Tasks to complete:
a: In the commentary on Deuteronomy, which chapter references are given for the people being placed anew in covenant with the Lord?
b: Pick up the commentary on Deuteronomy right after its final sentence and carry it forward.

Page:
━━━━━━━━━━━━━━━━━━━━━━━━━━━━━━
The Lord quotes from Deuteronomy in His temptations. The moral motives for obedience are chiefly there.
In this book, holiness, grace and communion are much more remarkable; and note also the people are entirely anew placed in covenant with the Lord, see chapters 26:17-18, and 27:9-10. And remark here the new form of the dictation of this covenant; it anticipatively supposes them to be in possession of the land, and in worship and in joy before the Lord, and Moses and the priests the Levites. He who mediates, as revealer, the blessing, and they who minister its maintenance by a sacrifice and communication of worship, place them as "this day become the Lord's people," and therefore insist on keeping the commandments commanded. This is altogether a new covenant from Sinai, as it is said "the covenants," see also chapter 29:1. It is a new base; it is not now "if ye shall be," but "avouched to be" - worshipping in joy, supposed in the Land, "This day ye are become," "Thou shalt therefore keep." Yet as the endurance, quod nota, of the blessing rests on the perseverance of the people in fidelity, it fails in result, though there be room for patience, as well as if it were based on the "If ye will obey, ye shall be."
━━━━━━━━━━━━━━━━━━━━━━━━━━━━━━
Dataset content:
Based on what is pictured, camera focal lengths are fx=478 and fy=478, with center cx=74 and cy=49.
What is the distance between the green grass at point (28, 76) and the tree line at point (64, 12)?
━━━━━━━━━━━━━━━━━━━━━━━━━━━━━━
The replies:
a: Chapters 26:17-18 and 27:9-10.

b:
116 Deuteronomy 1
- 1. b'e-ver (on this side); in Numbers 32:19, it is me-e-ver (beyond, on yonder side, on this side).
- 10-12. These three verses are a parenthesis and should be so marked.
- 10-12 and 20-23, are both of them evidently parenthetical. "The children of Lot for a possession" … "now rise up" … "unto the children of Lot for a possession" … "rise ye up, take your journey." These accounts of the country are graphic notices of great value, not only historically (the surest we have) but of God's ways and men's in peopling the earth, violence, war, etc. The only question is as to "as Israel did unto the land of their possession." To say that "go in and possess the land" proves it means only Canaan west of Jordan is folly; whatever was their possession, they entered into it on dispossessing the inhabitants. Nor is there the least difficulty in supposing Moses wrote it. He had partly entered into possession by casting out the Amorites; and what is stated is the way Israel entered in, not the history of an event. Hence Moses could say, in an Aorist sense, Israel entered in in the same way, but from the way it comes in I am strongly disposed to consider it as added, because we have an exactly analogous passage, I may say word for word without this addition, "destroyed them and dwelt in their stead," only that in verse 22, we have "even unto this day." This may be Moses, as it had long taken place. It is to be noted that the Horims are twice spoken of, verses 12 and 22. My impression is the passages are a divine prophetic addition. I do not think it is simply to encourage the Israelites, though it would do this in showing the ways of God - "the Lord destroyed them." But it showed important history - these giant races, and their pride, and removings, and destructions when God so willed.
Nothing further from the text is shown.